Tra queste otto lastre, conservate presso i Musei del Duomo, una in particolare ci porta direttamente in Oriente. Vi è raffigurato un uomo finemente vestito con i capelli lunghi, lisci, ben pettinati e fluenti sulle spalle. I suoi lineamenti sono tipicamente orientali tanto da non farci dubitare sulla sua provenienza. Ma ciò che più sorprende è la posizione: una postura di mirabile equilibrio degna del più esperto yogini. Nello yoga una posizione identica è chiamata “eka pada radakapotasana”, la “posizione del piccione reale”, tale da far assomigliare, coloro che si esercitano in un tale equilibrio, a dei volatili. Nella pratica dello yoga questa posizione ha un significato ascensionale e contribuisce ad
allontanare i sensi dagli oggetti del mondo materiale, un significato mistico che dunque non è lontano dal luogo sacro in cui la lastra fu posta: il tetto della cattedrale.

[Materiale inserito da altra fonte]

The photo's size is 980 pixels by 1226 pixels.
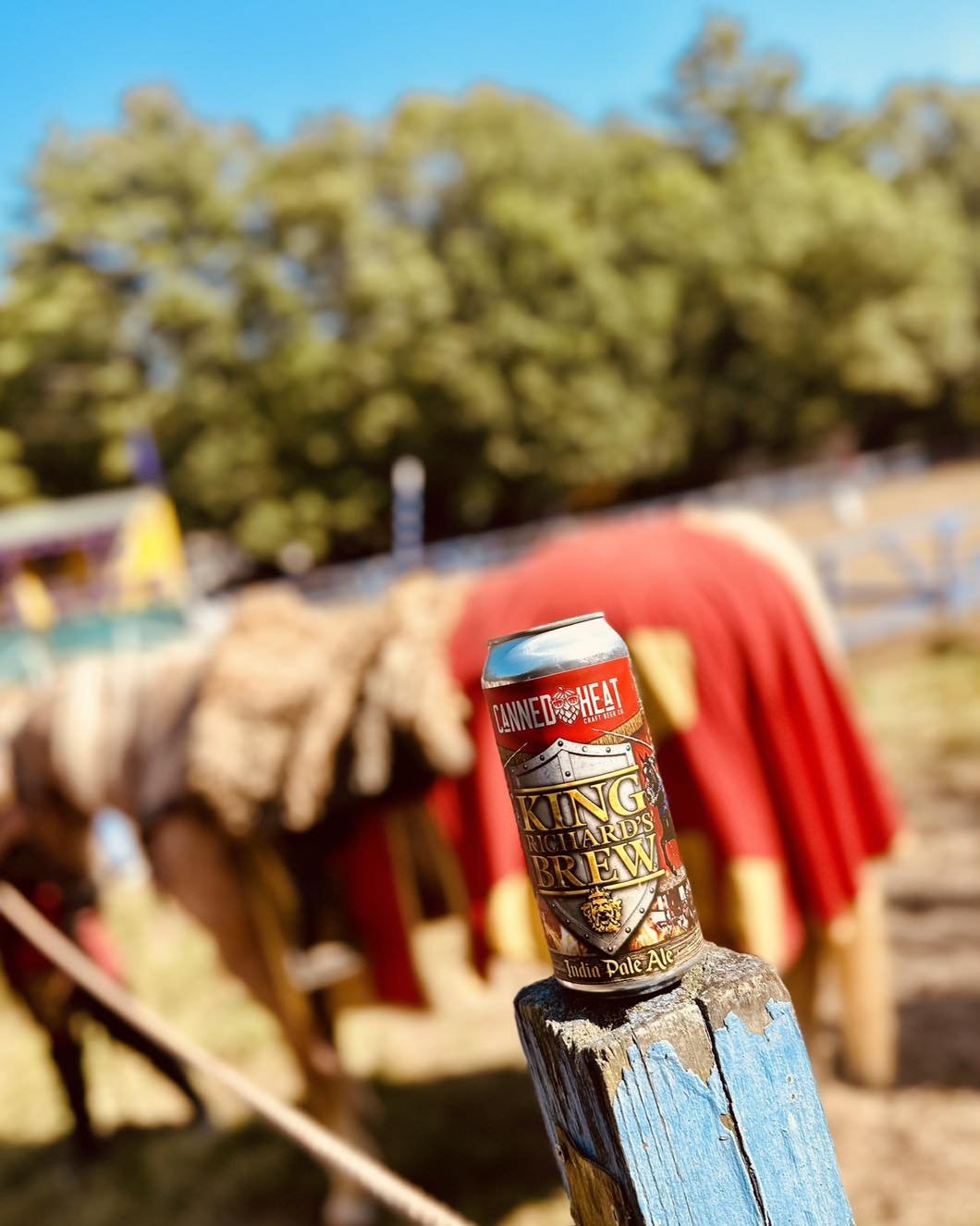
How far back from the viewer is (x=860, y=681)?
7695 millimetres

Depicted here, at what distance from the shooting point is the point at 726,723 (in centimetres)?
263

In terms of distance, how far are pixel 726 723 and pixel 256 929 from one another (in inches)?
69.0

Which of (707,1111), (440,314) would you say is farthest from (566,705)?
(440,314)

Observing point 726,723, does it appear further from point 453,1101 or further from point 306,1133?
point 453,1101

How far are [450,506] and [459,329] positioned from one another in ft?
16.3

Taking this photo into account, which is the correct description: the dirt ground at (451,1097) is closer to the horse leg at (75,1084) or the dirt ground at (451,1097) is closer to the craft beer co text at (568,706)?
the horse leg at (75,1084)

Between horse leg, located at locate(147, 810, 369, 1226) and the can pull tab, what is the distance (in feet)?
8.03

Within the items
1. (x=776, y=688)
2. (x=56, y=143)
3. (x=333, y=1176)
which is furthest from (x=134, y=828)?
(x=56, y=143)

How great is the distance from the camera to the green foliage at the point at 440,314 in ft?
90.3

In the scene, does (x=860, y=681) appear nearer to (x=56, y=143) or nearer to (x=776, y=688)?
(x=776, y=688)

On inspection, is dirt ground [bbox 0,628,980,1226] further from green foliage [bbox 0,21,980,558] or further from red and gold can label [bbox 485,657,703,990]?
green foliage [bbox 0,21,980,558]

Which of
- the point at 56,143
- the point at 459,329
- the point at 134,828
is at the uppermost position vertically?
the point at 56,143

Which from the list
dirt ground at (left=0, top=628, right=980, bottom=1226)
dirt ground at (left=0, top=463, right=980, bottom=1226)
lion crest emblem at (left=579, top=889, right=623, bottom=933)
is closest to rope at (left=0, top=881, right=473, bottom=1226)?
lion crest emblem at (left=579, top=889, right=623, bottom=933)

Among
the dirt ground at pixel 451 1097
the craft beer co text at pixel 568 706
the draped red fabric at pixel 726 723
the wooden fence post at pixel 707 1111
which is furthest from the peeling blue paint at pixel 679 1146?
the dirt ground at pixel 451 1097
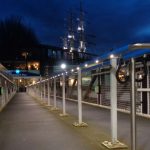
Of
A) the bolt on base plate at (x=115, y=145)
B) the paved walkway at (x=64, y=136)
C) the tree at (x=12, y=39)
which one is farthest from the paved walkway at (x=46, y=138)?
the tree at (x=12, y=39)

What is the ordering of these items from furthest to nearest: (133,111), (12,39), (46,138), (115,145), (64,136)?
(12,39)
(64,136)
(46,138)
(115,145)
(133,111)

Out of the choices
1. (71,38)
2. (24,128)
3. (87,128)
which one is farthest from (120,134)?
(71,38)

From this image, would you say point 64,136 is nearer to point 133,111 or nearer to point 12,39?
point 133,111

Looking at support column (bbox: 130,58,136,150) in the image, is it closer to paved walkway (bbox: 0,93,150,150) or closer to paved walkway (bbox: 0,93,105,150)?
paved walkway (bbox: 0,93,150,150)

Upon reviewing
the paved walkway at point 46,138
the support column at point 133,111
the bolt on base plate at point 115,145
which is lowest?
the paved walkway at point 46,138

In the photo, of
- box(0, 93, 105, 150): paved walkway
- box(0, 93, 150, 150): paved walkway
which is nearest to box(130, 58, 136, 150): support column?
box(0, 93, 150, 150): paved walkway

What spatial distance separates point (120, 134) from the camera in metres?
9.98

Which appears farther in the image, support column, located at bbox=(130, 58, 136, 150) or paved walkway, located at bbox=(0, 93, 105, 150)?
paved walkway, located at bbox=(0, 93, 105, 150)

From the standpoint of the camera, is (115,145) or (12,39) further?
(12,39)

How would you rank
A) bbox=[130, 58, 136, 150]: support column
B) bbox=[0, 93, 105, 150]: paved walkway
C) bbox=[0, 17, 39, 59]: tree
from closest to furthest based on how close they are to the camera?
1. bbox=[130, 58, 136, 150]: support column
2. bbox=[0, 93, 105, 150]: paved walkway
3. bbox=[0, 17, 39, 59]: tree

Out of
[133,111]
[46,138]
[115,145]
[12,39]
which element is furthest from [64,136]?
[12,39]

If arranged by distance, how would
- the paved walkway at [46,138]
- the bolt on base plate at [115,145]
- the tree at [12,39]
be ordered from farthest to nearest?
the tree at [12,39]
the paved walkway at [46,138]
the bolt on base plate at [115,145]

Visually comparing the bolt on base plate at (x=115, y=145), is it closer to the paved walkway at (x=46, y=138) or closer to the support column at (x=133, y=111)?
the paved walkway at (x=46, y=138)

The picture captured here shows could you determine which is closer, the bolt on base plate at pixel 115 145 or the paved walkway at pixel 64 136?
the bolt on base plate at pixel 115 145
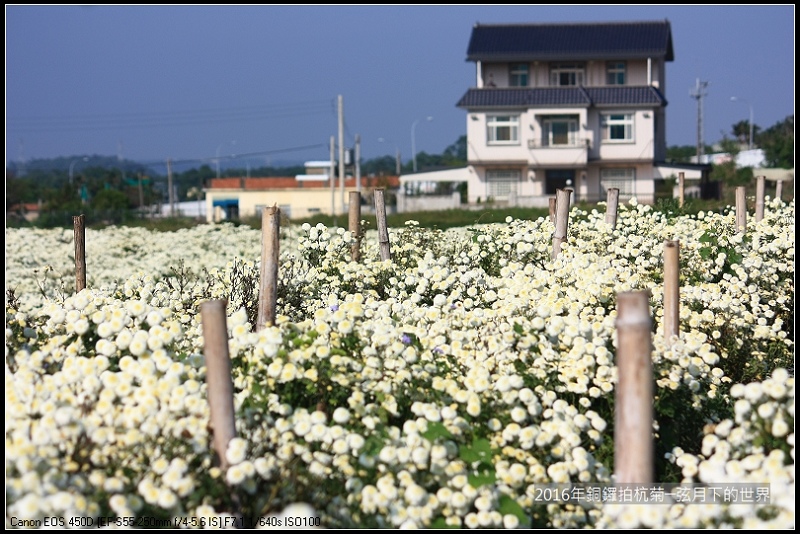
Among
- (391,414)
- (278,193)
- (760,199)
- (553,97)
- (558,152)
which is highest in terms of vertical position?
(553,97)

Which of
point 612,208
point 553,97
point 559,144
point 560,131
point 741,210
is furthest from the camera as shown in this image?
point 560,131

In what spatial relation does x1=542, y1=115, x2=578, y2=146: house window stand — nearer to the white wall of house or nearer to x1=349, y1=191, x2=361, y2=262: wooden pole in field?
the white wall of house

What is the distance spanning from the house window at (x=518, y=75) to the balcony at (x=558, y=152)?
12.0 feet

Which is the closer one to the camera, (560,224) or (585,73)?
(560,224)

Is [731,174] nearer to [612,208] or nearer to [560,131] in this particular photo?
[560,131]

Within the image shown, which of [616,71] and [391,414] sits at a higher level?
[616,71]

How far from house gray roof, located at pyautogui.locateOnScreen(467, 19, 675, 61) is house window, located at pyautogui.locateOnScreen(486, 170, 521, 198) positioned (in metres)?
6.27

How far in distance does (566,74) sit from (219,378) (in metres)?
55.3

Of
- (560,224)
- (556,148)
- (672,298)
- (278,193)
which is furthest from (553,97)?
(672,298)

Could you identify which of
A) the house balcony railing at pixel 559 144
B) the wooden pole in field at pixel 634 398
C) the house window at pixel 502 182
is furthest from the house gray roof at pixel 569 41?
the wooden pole in field at pixel 634 398

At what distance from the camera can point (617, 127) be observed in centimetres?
5712

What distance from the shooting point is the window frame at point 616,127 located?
5672 centimetres

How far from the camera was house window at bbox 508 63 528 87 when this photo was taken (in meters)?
57.8

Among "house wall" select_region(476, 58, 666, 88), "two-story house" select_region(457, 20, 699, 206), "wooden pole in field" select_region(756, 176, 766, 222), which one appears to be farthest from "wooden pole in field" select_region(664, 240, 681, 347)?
"house wall" select_region(476, 58, 666, 88)
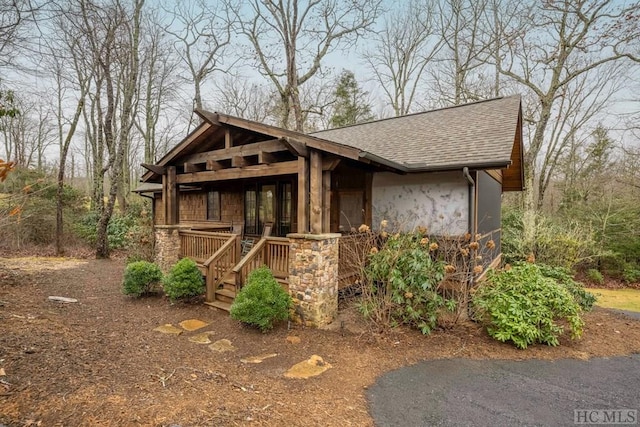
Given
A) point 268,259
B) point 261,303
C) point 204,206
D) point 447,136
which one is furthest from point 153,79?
point 261,303

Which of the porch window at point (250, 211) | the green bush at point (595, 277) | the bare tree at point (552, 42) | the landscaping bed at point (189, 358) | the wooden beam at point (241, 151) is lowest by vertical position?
the green bush at point (595, 277)

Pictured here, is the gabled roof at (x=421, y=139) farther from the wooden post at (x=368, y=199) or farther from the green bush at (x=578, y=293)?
the green bush at (x=578, y=293)

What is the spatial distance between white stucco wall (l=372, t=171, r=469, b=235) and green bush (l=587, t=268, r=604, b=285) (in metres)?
8.97

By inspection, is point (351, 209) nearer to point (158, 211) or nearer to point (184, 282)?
point (184, 282)

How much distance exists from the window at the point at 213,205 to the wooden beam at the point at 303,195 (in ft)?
18.4

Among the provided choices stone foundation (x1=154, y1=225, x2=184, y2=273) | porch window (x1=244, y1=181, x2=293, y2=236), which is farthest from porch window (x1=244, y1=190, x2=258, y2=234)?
stone foundation (x1=154, y1=225, x2=184, y2=273)

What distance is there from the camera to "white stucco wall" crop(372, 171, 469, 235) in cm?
677

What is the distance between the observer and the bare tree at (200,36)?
16.2 metres

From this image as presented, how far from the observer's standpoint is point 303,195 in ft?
19.3

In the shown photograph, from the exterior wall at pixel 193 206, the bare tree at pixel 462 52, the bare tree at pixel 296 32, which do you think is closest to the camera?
the exterior wall at pixel 193 206

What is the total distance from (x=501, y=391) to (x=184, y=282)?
598 cm

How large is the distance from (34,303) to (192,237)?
3287 millimetres

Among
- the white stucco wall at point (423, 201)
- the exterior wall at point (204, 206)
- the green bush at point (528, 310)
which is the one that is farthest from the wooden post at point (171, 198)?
the green bush at point (528, 310)

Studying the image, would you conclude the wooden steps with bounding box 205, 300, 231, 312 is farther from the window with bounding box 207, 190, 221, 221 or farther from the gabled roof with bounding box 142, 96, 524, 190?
the window with bounding box 207, 190, 221, 221
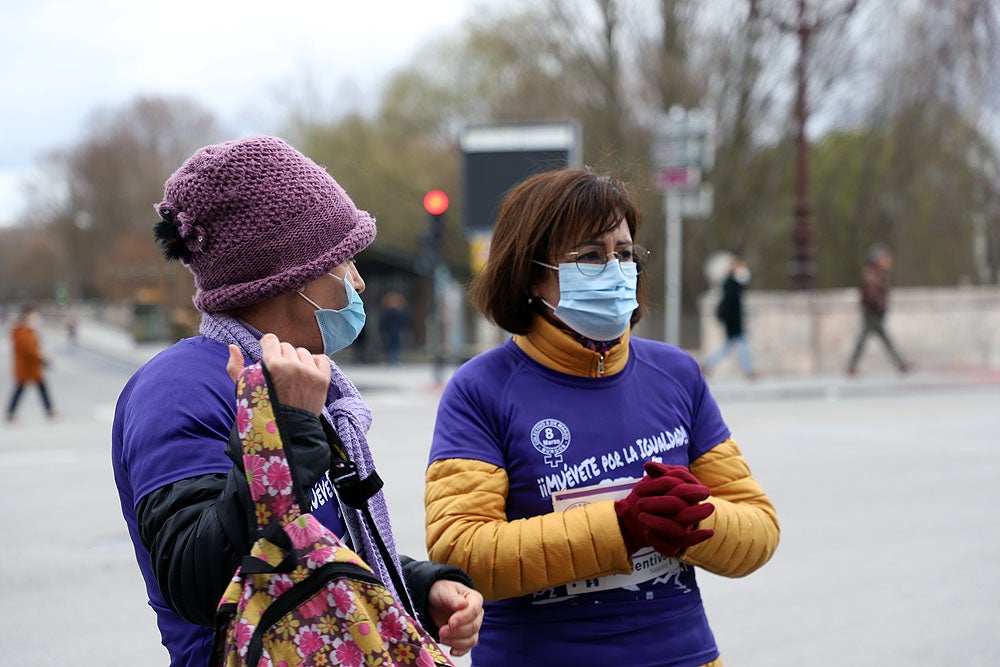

Anche se qui ci troviamo di fronte a un personaggio equilibrato nelle forme, c'è da aggiungere che le immagini di un'India visionaria, popolata di esseri fantastici e di animali mostruosi erano molto frequenti nel Medioevo romanico, epoca in cui l'Occidente si espandeva all'esterno attraverso i viaggi dei pellegrinaggi, dei mercanti e delle crociate.
Per l'uomo medievale l'India restò tuttavia a lungo un mondo chiuso e precluso, infine irraggiungibile. Qui l'Occidente proiettava i propri desideri inconsci: desiderio dell'innocenza corporale, di liberazione sessuale oppure di una fulgente ricchezza che, ancora nel XII secolo, guardava da lontano il mercante così come il borghese viaggiatore occidentale.

OCEANO PADANO
Dal centro di Piazza Grande, guardando verso la porta Regìa della cattedrale, possiamo scorgere appeso all'edicola del portale, un osso di balena.
Di quest'osso si ha notizia nei documenti a disposizione solo a partire dal 1518 ma sembra fosse lì anche molto prima. In un Medioevo provvidenziale, dove ogni cosa rinvenuta veniva interpretata come un segno benevolo o malevolo mandato da Dio, anche l'osso di balena rientrò in quest'ottica e fu posto sulla cattedrale. Amuleto “provvidenziale”, l'enorme osso sul fianco meridionale della cattedrale testimonia il sostrato folkloristico soggiacente ai culti e alle credenze del Medioevo cristiano. L'osso, di incerta provenienza, ci ricorda ad ogni modo, come la Pianura Padana sino a un milione di anni fa fosse sommersa dal mare e come ancora, negli strati più remoti del sottosuolo, possano affiorare “lontani ricordi”.